_EXERCISE BRIEF:_
Reproduce the entries starting at the line containing "Of the point at 332,141" and ending at the line containing "7926 millimetres", substituting "separation" for "distance" and leaving everything else unchanged.

_RECORDS TO USE:_
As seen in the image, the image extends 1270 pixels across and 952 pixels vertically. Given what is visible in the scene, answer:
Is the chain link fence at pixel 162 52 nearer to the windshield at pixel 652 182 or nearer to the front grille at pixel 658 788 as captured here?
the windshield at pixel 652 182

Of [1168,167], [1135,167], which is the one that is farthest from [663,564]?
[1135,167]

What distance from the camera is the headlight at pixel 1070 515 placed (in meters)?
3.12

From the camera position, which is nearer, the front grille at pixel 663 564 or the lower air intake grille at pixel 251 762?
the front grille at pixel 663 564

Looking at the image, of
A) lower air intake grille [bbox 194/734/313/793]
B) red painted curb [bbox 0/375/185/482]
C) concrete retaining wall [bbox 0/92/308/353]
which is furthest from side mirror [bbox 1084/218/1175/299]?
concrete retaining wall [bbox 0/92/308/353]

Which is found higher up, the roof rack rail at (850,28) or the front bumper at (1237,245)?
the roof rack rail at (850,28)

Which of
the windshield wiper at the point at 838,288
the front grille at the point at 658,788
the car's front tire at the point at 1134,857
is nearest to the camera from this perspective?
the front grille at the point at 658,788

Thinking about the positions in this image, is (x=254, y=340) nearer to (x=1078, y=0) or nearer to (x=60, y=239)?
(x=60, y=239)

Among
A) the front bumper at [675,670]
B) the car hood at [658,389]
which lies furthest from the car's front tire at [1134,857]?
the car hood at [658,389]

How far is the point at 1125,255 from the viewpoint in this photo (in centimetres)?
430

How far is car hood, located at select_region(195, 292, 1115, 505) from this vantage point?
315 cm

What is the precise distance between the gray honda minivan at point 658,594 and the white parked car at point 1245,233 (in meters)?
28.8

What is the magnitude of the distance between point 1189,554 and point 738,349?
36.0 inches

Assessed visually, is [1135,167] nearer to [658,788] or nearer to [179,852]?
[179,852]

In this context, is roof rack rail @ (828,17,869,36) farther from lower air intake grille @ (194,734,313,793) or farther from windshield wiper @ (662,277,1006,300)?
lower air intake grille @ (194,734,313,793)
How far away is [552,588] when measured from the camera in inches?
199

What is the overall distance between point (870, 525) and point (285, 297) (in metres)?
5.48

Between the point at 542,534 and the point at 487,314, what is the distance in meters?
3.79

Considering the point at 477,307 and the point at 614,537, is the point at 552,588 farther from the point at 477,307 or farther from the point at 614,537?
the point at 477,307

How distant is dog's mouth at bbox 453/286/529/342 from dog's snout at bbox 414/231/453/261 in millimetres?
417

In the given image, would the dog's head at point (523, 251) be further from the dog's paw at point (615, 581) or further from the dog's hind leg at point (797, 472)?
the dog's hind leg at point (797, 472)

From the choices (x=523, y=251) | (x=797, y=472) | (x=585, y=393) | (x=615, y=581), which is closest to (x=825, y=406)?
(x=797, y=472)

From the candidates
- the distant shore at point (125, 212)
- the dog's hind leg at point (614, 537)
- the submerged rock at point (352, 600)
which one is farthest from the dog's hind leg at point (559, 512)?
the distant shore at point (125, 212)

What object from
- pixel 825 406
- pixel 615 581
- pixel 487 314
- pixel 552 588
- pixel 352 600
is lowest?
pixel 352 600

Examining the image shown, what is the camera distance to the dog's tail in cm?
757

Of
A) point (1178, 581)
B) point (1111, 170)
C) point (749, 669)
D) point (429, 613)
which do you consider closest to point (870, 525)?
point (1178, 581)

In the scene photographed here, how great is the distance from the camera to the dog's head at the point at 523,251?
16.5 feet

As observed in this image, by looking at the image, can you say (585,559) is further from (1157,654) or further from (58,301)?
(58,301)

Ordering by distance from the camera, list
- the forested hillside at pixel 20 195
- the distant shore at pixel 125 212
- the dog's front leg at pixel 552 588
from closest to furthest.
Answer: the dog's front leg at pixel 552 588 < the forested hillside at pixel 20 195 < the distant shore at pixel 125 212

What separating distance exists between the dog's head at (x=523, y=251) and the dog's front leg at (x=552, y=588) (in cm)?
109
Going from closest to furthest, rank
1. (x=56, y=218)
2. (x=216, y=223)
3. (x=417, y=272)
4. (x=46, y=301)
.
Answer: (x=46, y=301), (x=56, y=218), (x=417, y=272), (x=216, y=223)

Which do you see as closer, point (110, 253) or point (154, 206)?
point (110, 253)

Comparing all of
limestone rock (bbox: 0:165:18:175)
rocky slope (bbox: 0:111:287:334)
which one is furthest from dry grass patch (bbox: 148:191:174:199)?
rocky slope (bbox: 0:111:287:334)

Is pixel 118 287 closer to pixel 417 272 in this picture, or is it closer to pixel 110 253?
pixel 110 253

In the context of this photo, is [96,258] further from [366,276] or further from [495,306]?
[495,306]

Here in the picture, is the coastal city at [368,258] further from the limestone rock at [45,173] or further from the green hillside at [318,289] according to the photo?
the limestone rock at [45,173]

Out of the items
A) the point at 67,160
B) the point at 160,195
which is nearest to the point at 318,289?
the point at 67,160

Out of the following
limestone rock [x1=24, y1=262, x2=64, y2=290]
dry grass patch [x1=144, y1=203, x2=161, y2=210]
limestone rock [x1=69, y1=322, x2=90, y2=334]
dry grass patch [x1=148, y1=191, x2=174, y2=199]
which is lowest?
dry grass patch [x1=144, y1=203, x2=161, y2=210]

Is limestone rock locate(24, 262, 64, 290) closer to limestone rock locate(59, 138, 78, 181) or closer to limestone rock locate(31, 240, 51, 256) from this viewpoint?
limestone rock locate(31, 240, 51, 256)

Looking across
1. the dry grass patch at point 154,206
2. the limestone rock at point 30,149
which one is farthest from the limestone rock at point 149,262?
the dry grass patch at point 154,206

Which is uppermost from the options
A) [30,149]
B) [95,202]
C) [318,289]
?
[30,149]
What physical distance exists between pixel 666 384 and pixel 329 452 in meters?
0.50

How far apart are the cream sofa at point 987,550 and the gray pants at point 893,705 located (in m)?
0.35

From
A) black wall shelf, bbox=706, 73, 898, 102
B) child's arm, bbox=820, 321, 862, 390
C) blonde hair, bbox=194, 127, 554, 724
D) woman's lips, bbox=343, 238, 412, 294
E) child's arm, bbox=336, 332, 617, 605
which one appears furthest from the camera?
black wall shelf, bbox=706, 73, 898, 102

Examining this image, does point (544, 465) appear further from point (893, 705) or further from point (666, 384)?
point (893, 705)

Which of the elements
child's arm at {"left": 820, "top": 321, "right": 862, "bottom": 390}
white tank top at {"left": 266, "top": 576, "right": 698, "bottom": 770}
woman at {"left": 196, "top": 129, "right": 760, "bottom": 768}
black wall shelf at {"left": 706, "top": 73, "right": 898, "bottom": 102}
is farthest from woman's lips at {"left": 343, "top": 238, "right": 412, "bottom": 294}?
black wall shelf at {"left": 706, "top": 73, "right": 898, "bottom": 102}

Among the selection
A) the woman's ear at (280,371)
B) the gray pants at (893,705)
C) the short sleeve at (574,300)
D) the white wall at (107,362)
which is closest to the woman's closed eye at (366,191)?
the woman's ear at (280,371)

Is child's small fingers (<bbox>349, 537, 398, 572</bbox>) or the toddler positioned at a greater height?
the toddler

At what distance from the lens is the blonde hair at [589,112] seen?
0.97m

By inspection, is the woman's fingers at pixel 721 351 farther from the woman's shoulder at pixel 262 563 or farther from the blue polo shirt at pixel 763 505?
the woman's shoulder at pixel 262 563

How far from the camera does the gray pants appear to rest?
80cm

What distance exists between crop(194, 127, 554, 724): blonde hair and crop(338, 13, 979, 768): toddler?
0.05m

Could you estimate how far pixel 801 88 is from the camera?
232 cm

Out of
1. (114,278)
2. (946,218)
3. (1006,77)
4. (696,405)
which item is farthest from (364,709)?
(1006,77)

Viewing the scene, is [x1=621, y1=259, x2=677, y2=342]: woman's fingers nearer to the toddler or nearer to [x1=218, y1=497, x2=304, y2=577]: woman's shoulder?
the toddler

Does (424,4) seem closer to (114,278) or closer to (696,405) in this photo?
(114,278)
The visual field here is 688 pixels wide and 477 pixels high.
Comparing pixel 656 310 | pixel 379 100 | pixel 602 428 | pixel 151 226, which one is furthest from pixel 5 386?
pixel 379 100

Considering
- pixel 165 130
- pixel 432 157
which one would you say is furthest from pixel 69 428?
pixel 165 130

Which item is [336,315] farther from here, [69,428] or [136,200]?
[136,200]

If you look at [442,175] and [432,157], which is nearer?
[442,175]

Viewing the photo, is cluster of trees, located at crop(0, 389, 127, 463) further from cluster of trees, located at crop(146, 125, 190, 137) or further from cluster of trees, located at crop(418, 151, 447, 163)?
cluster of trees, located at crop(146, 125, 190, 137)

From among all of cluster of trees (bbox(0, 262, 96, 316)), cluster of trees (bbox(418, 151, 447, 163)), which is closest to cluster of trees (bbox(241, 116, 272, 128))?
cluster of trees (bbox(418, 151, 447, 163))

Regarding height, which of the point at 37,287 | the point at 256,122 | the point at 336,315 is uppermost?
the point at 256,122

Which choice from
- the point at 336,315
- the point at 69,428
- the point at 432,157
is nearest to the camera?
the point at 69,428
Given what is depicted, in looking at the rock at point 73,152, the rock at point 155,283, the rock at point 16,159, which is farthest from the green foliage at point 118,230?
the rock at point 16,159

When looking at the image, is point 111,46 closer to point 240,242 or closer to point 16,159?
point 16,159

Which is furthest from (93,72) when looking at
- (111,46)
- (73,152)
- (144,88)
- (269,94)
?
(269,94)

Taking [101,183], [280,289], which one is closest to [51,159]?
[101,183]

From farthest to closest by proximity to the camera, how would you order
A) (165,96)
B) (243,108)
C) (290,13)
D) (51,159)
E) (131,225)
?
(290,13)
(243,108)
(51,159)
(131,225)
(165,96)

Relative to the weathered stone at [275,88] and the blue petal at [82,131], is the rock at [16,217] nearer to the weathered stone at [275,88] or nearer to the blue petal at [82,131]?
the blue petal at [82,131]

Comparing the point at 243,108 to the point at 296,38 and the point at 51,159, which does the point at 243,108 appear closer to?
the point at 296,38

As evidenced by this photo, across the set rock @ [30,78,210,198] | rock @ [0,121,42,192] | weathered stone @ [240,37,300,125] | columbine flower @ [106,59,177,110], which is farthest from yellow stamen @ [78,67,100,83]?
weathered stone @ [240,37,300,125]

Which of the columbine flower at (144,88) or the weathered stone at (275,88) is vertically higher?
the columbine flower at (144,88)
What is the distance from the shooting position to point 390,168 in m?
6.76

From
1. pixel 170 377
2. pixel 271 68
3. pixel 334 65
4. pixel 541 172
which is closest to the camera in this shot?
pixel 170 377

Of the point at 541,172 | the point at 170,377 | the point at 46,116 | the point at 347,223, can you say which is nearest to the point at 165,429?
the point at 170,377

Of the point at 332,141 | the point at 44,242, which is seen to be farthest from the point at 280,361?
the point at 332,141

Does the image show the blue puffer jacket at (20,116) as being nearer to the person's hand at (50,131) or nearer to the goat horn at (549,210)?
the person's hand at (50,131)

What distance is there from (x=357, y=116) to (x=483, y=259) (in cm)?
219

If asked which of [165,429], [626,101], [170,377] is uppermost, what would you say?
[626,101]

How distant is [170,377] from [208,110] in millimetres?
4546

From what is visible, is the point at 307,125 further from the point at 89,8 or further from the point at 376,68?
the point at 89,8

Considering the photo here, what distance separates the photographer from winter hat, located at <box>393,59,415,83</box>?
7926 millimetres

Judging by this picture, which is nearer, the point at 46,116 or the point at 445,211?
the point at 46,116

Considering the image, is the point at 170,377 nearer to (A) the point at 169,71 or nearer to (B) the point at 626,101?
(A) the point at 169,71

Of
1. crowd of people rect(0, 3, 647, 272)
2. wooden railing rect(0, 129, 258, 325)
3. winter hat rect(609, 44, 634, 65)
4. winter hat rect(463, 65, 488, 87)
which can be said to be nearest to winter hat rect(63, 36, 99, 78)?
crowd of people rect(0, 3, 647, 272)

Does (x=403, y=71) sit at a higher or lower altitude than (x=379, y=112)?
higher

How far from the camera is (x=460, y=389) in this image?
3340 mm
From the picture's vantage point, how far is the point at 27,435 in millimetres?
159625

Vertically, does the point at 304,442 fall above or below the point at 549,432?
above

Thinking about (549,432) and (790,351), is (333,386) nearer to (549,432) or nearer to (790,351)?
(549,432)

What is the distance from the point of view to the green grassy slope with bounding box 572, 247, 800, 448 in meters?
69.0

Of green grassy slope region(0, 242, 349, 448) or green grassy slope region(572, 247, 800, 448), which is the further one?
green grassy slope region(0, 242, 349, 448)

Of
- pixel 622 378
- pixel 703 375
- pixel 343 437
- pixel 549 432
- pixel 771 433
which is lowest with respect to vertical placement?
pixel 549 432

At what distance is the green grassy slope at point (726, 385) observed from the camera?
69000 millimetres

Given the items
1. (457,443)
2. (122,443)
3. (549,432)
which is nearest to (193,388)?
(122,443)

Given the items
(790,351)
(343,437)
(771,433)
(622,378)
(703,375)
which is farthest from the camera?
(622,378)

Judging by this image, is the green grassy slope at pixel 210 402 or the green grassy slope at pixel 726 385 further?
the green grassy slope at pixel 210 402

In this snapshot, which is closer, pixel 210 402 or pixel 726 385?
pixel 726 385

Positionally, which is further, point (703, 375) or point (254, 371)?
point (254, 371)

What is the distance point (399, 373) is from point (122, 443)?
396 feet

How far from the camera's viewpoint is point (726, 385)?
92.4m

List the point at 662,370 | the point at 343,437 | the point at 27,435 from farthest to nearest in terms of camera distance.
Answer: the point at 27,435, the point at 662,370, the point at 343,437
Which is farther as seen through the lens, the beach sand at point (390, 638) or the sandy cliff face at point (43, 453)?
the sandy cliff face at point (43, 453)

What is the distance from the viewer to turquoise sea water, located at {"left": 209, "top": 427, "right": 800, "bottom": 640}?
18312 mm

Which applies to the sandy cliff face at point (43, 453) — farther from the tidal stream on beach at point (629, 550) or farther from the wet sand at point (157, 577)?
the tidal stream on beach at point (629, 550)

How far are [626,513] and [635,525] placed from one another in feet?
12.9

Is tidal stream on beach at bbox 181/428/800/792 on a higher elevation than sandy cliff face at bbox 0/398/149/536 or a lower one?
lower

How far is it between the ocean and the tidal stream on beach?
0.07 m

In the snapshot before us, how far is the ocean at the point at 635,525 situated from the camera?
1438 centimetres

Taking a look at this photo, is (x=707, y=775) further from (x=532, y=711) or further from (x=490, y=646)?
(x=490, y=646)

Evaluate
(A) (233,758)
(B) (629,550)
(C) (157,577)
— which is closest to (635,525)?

_SOLUTION TO THIS TASK:_
Of the point at 332,141 | the point at 44,242, which is seen to be farthest from the point at 280,361?
the point at 332,141

Does the image show the blue puffer jacket at (20,116) as being nearer to the person's hand at (50,131) or nearer to the goat horn at (549,210)?
the person's hand at (50,131)

What separation is there from (x=357, y=116) to (x=483, y=259) (in cm)?
219

If asked which of [165,429], [626,101], [170,377] is uppermost, what would you say?
[626,101]

How distant is [170,377] from [208,110] in millimetres?
4546

From what is visible, is the point at 307,125 further from the point at 89,8 or further from the point at 376,68?
the point at 89,8

Considering the photo here, what separation separates the photographer from winter hat, located at <box>393,59,415,83</box>?
7926 millimetres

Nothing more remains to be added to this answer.